0

I'm importing data from an Excel spreadsheet into python. My dates are coming through in a bizarre format of which I am not familiar and cannot parse.

in excel: (7/31/2015)

42216

after I import it:

u'/Date(1438318800000-0500)/'

Two questions:

  1. what format is this and how might I parse it into something more intuitive and easier to read?
  2. is there a robust, swiss-army-knife-esque way to convert dates without specifying input format?
rvictordelta
  • 630
  • 2
  • 8
  • 23
  • Without code it can't be see where appear problems.
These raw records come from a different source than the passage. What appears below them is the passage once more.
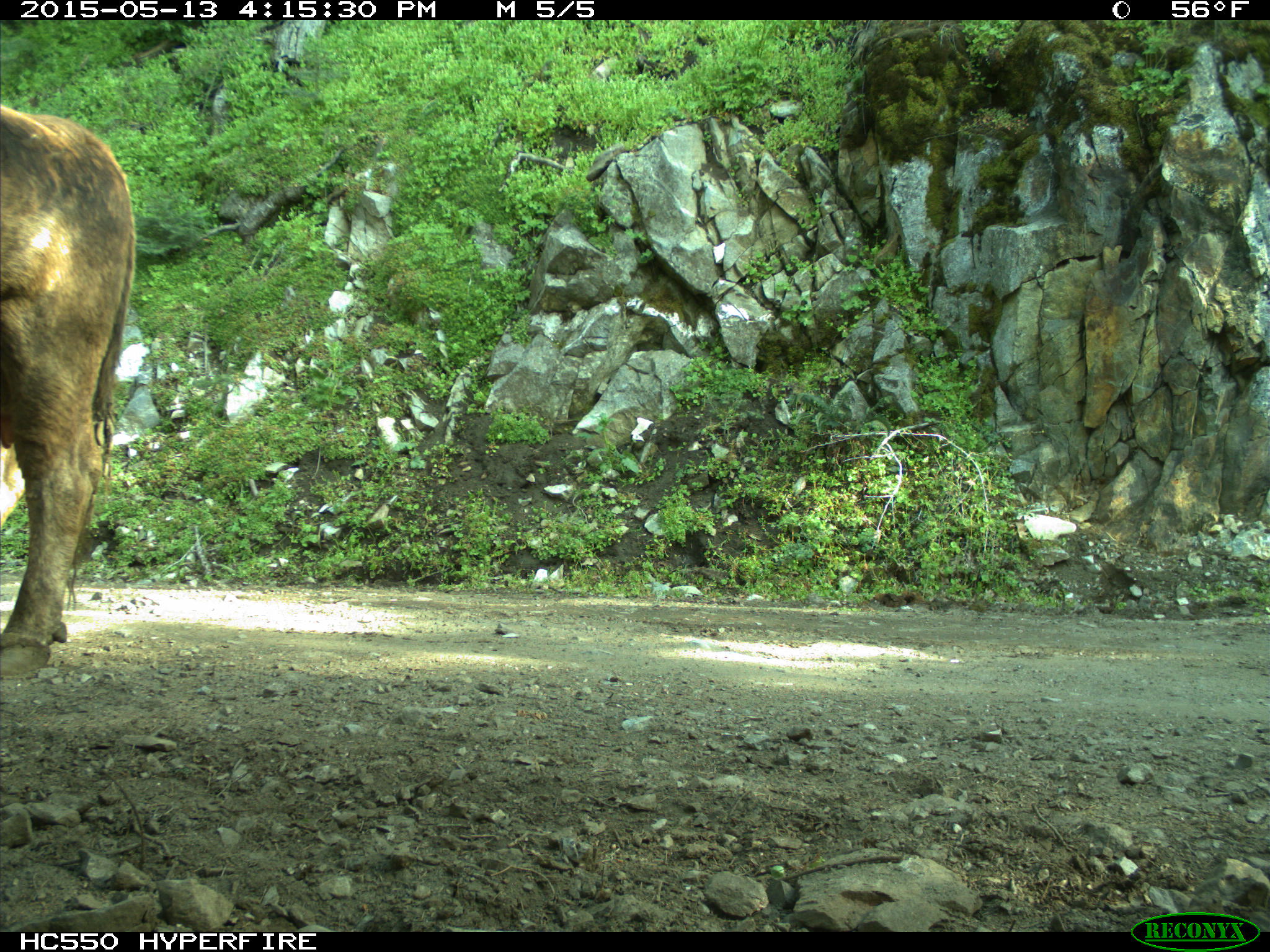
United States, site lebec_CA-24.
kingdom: Animalia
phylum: Chordata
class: Mammalia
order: Artiodactyla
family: Bovidae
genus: Bos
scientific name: Bos taurus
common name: domestic cow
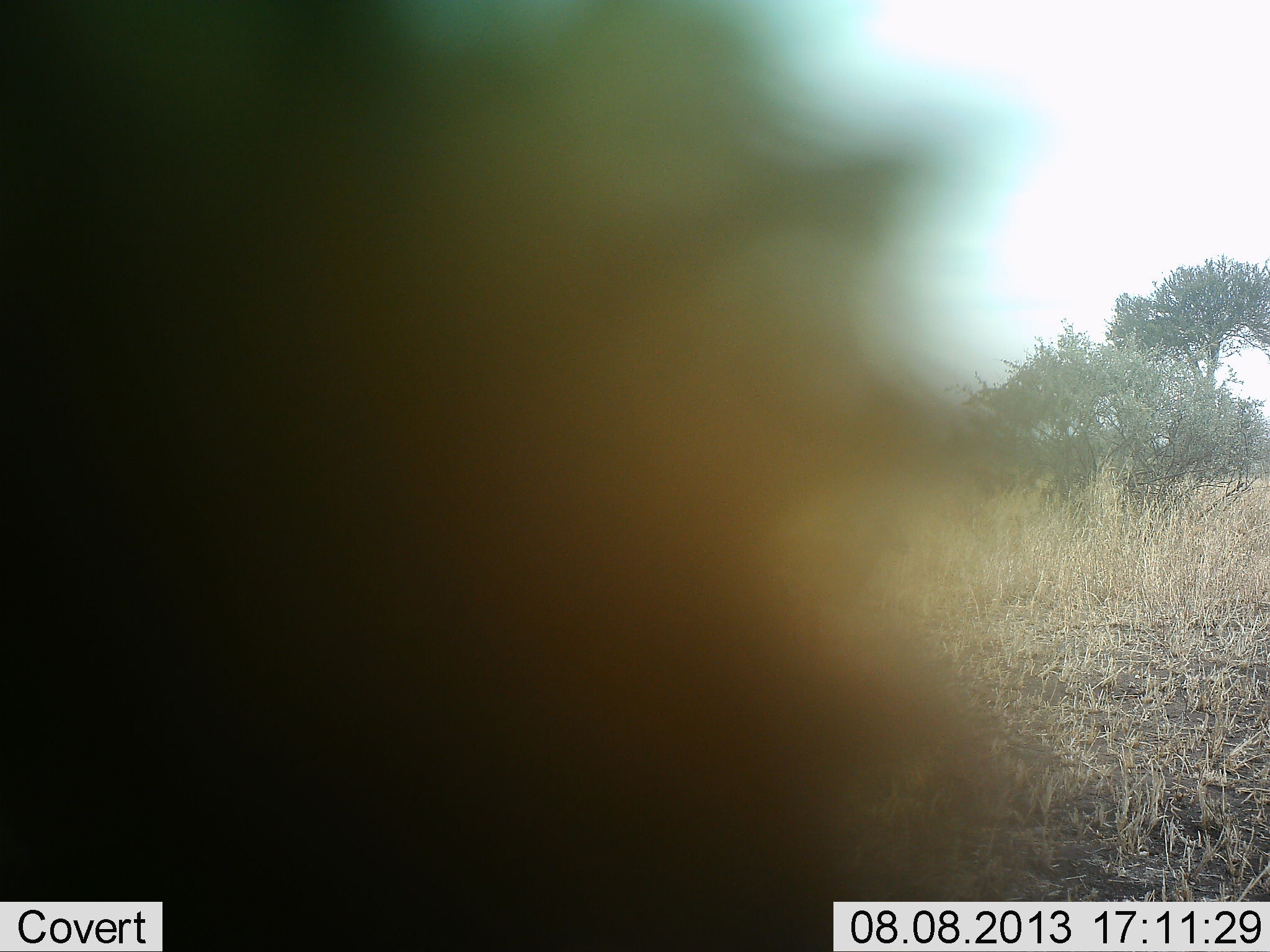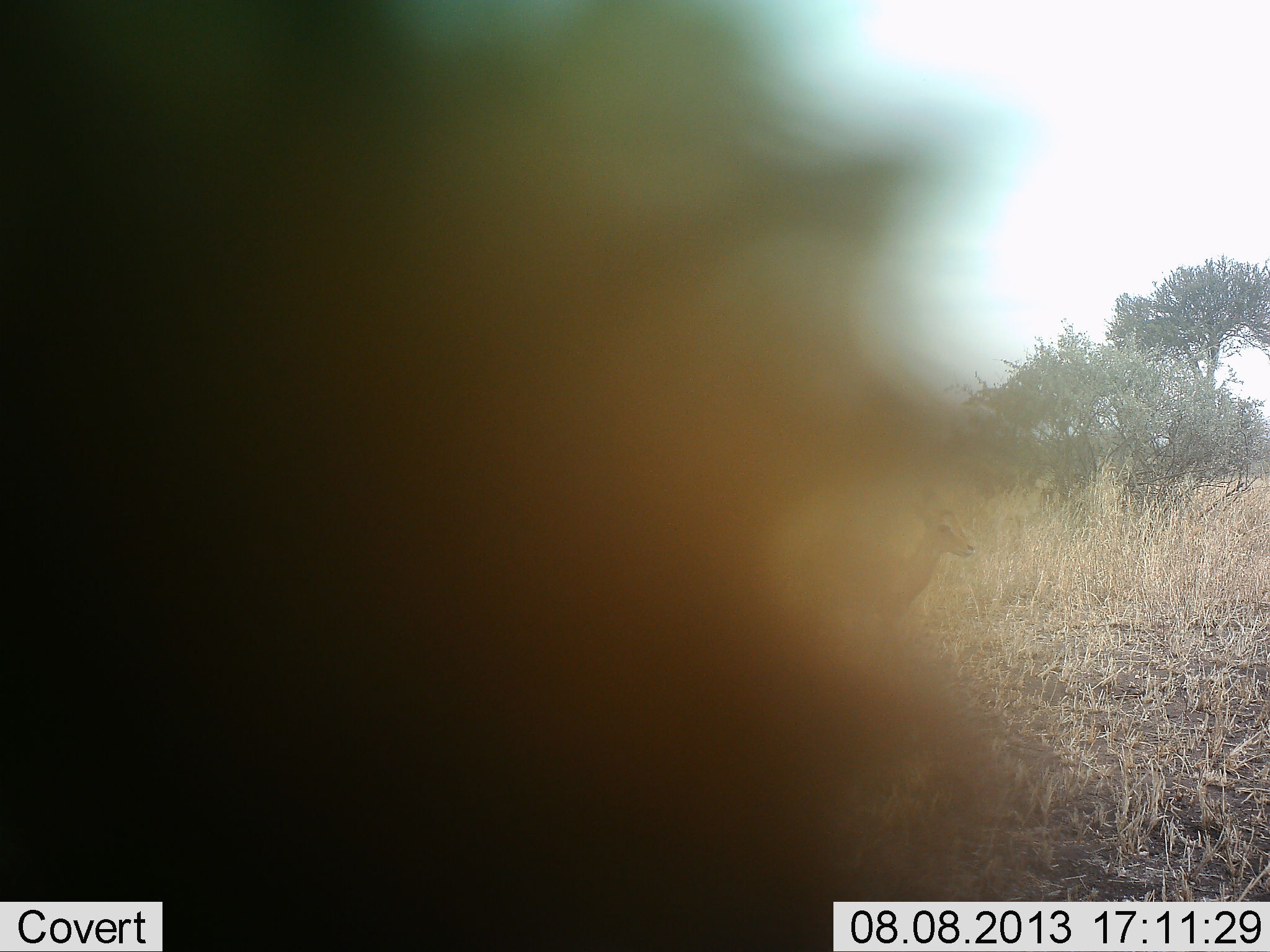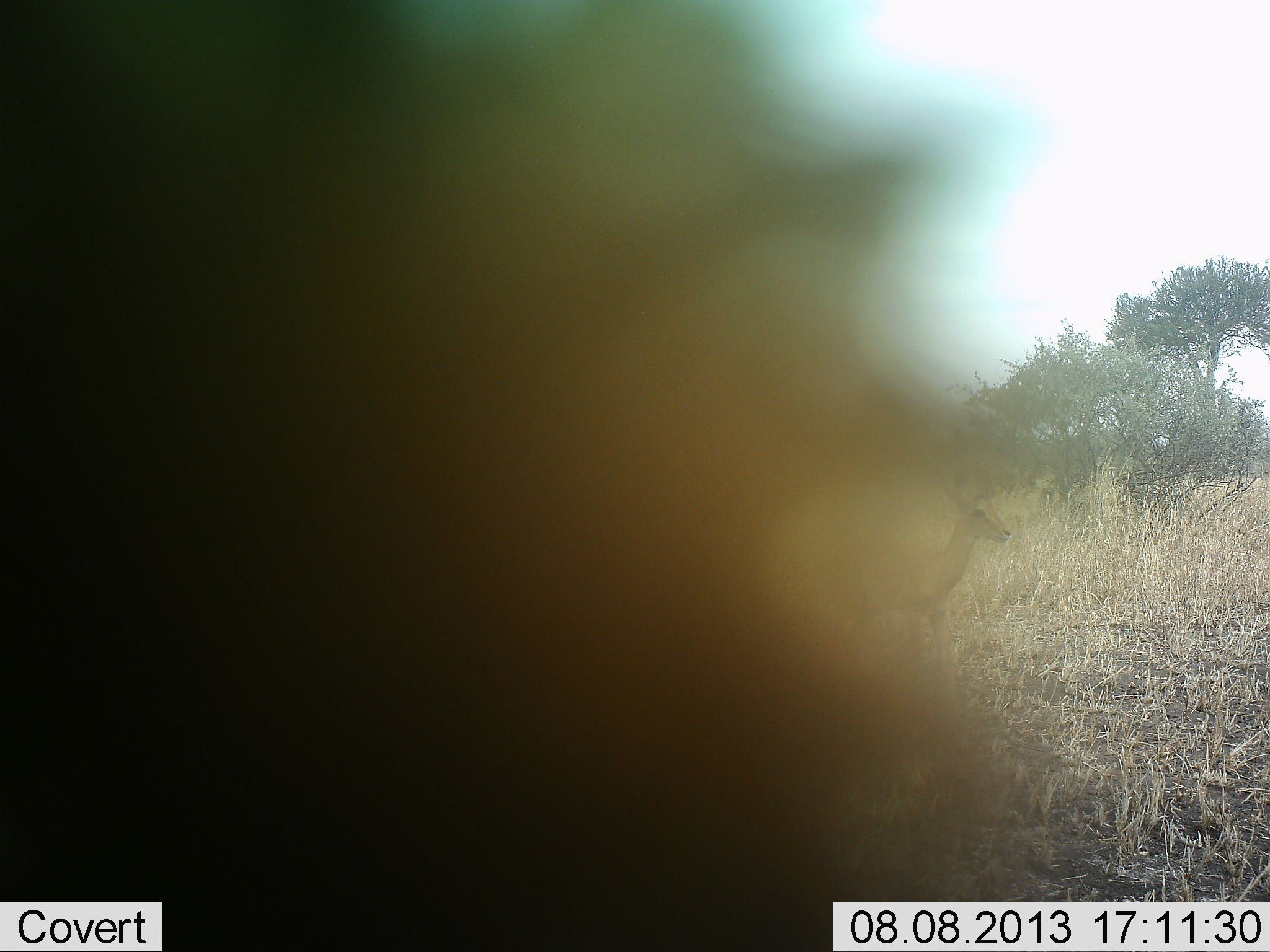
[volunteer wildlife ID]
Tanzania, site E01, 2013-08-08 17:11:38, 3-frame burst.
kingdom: Animalia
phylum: Chordata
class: Mammalia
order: Artiodactyla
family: Bovidae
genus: Aepyceros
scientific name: Aepyceros melampus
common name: impala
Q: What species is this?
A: Impala (Aepyceros melampus).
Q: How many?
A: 1.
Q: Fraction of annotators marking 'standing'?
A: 11%.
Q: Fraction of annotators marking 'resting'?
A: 0%.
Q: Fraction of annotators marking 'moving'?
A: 100%.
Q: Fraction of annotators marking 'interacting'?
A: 0%.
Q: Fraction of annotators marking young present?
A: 0%.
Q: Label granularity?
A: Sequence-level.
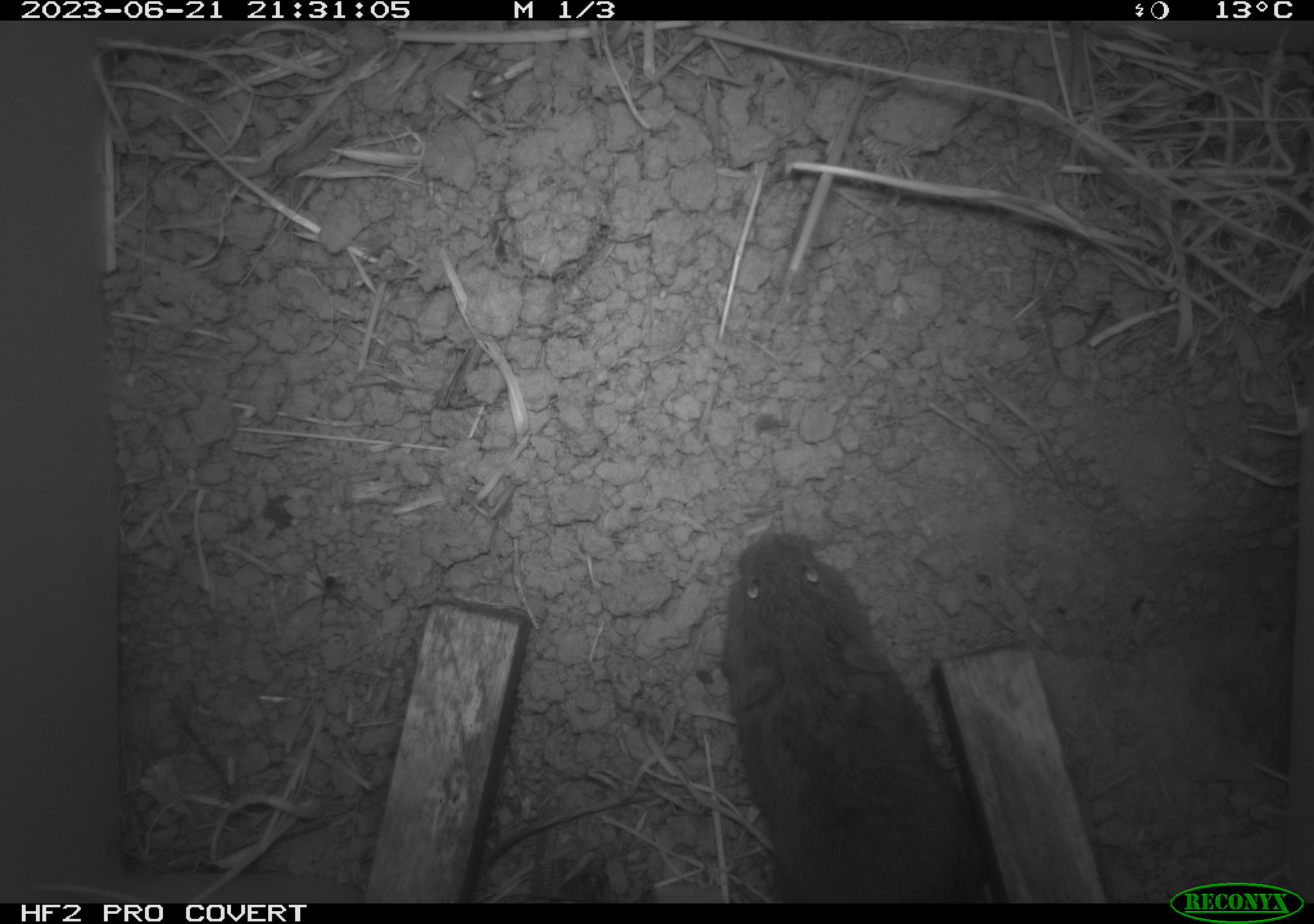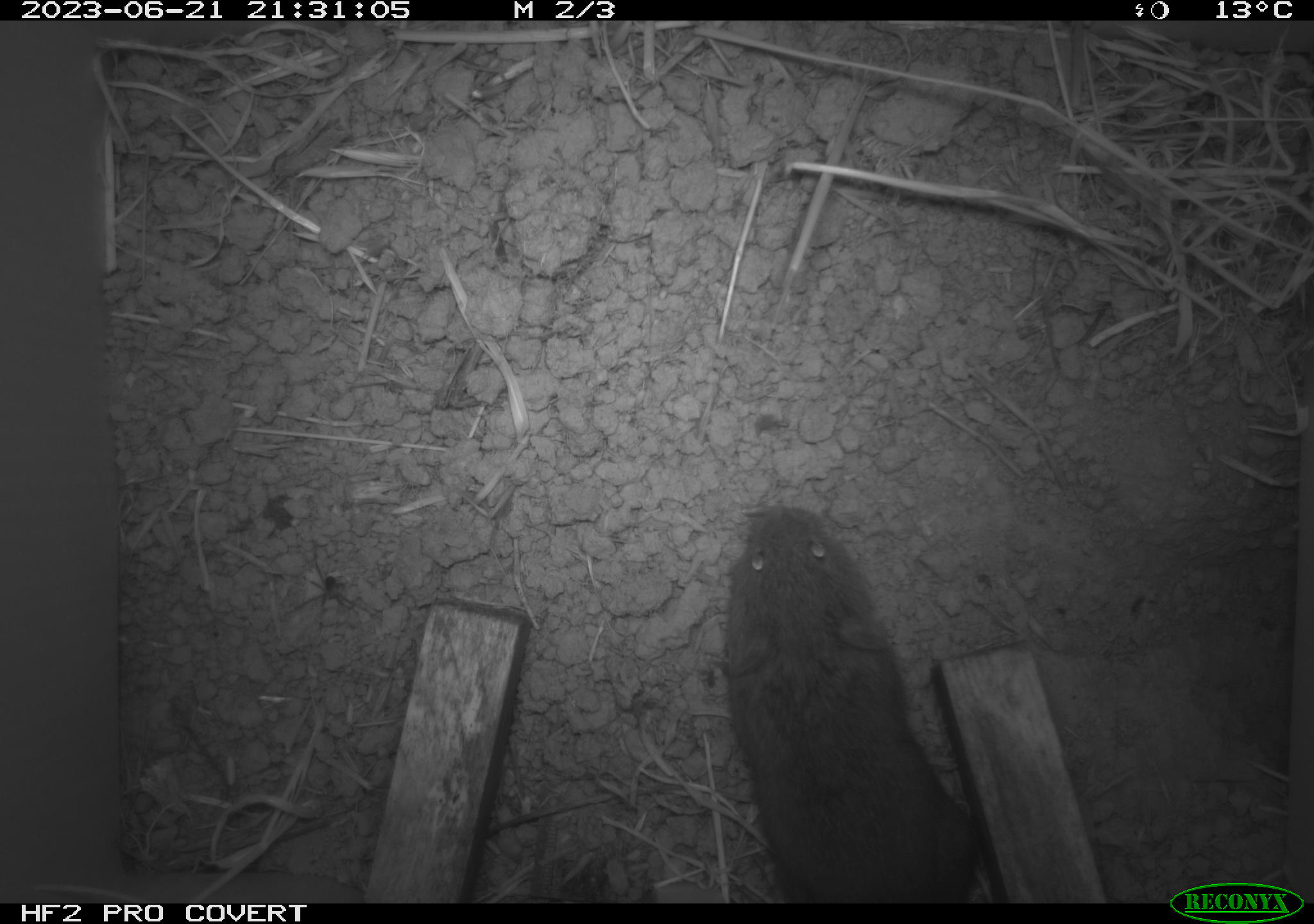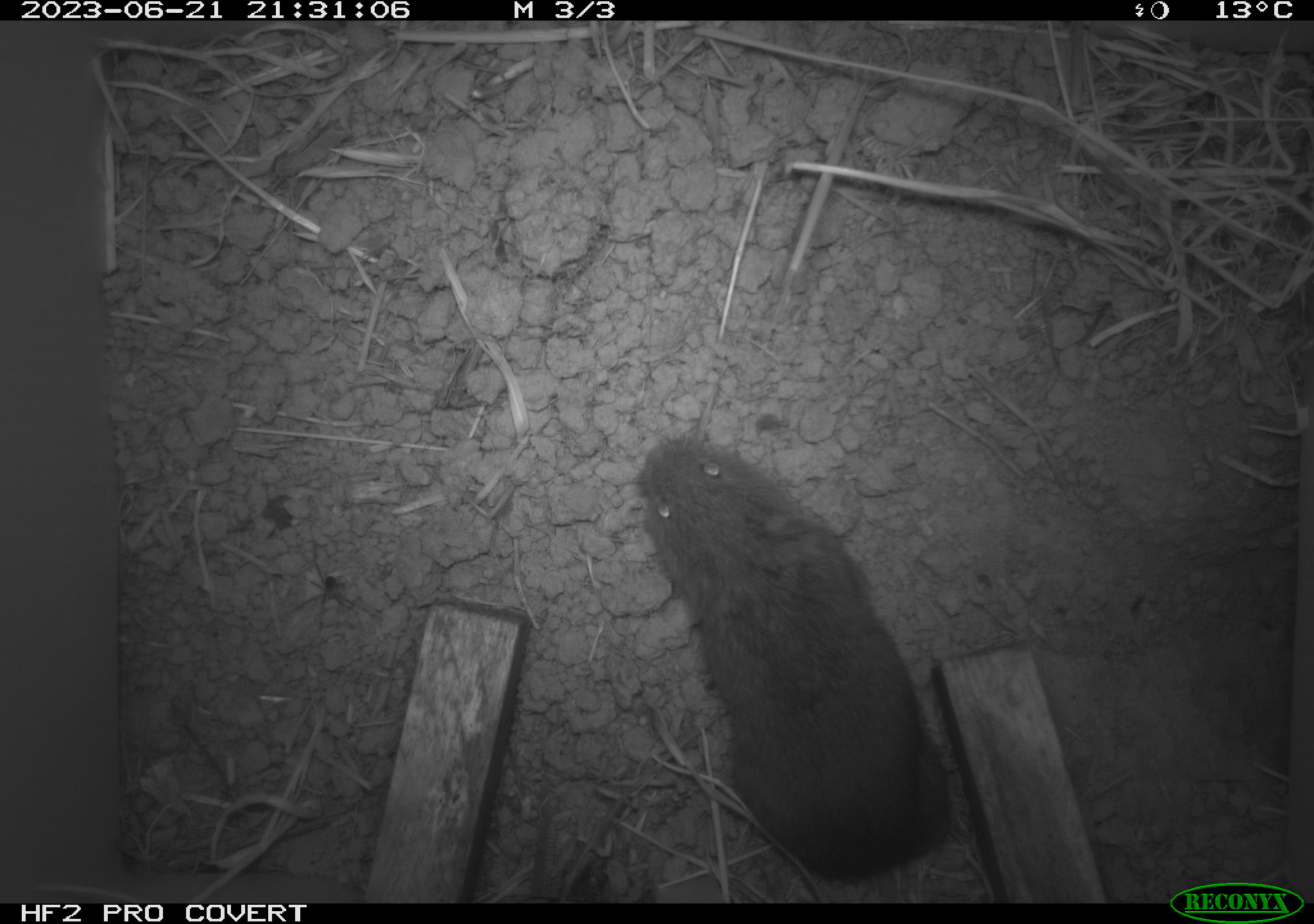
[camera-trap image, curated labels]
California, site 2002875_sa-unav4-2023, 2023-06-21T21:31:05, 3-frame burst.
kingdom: Animalia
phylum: Chordata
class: Mammalia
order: Rodentia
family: Cricetidae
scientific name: Arvicolinae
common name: voles, lemmings, and muskrats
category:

However, take a look to some related questions like http://stackoverflow.com/questions/1108428/how-do-i-read-a-date-in-excel-format-in-python. – Mihai8 Jul 30 '15 at 22:55
  • 1
    I think that's how excel stores dates - the number before the minus is most likely seconds since the epoch (1st Jan 1970) and the -0500 bit a timezone. – SteJ Jul 30 '15 at 22:56
  • Excel stores dates in that format. It is not stored as a string (the way it is displayed). –  Jul 30 '15 at 23:15
  • Incidentally (and this is pedantic) the format displayed bears no resemblance to how Excel stores dates. Excel tends to store dates as the number of days from 1st Jan 1900 plus some cell formatting information that makes it appear as a date, though the 2010 XML formats do allow ISO8601 formatting. – ig0774 Jul 31 '15 at 00:02

1 Answers1

0

Timezones necessarily make this more complex, so let's ignore them...

As @SteJ remarked, what you get is (close to) the time in seconds since 1st January 1970. Here's a Wikipedia article how that's normally used. Oddly, the string you get seems to have a timezone (-0500, EST in North America) attached. Makes no sense if it's properly UNIX time (which is always in UTC), but we'll pass on that...

Assuming you can get it reduced to a number (sans timezone) the conversion into something sensible in Python is really straight-forward (note the reduction in precision; your original number is the number of milliseconds since the epoch, rather than the standard number of seconds from the epoch):

from datetime import datetime

time_stamp = 1438318800

time_stamp_dt = datetime.fromtimestamp(time_stamp)

You can then get time_stamp_dt into any format you think best using strftime, e.g., time_stamp_dt.strftime('%m/%d/%Y'), which pretty much gives you what you started with.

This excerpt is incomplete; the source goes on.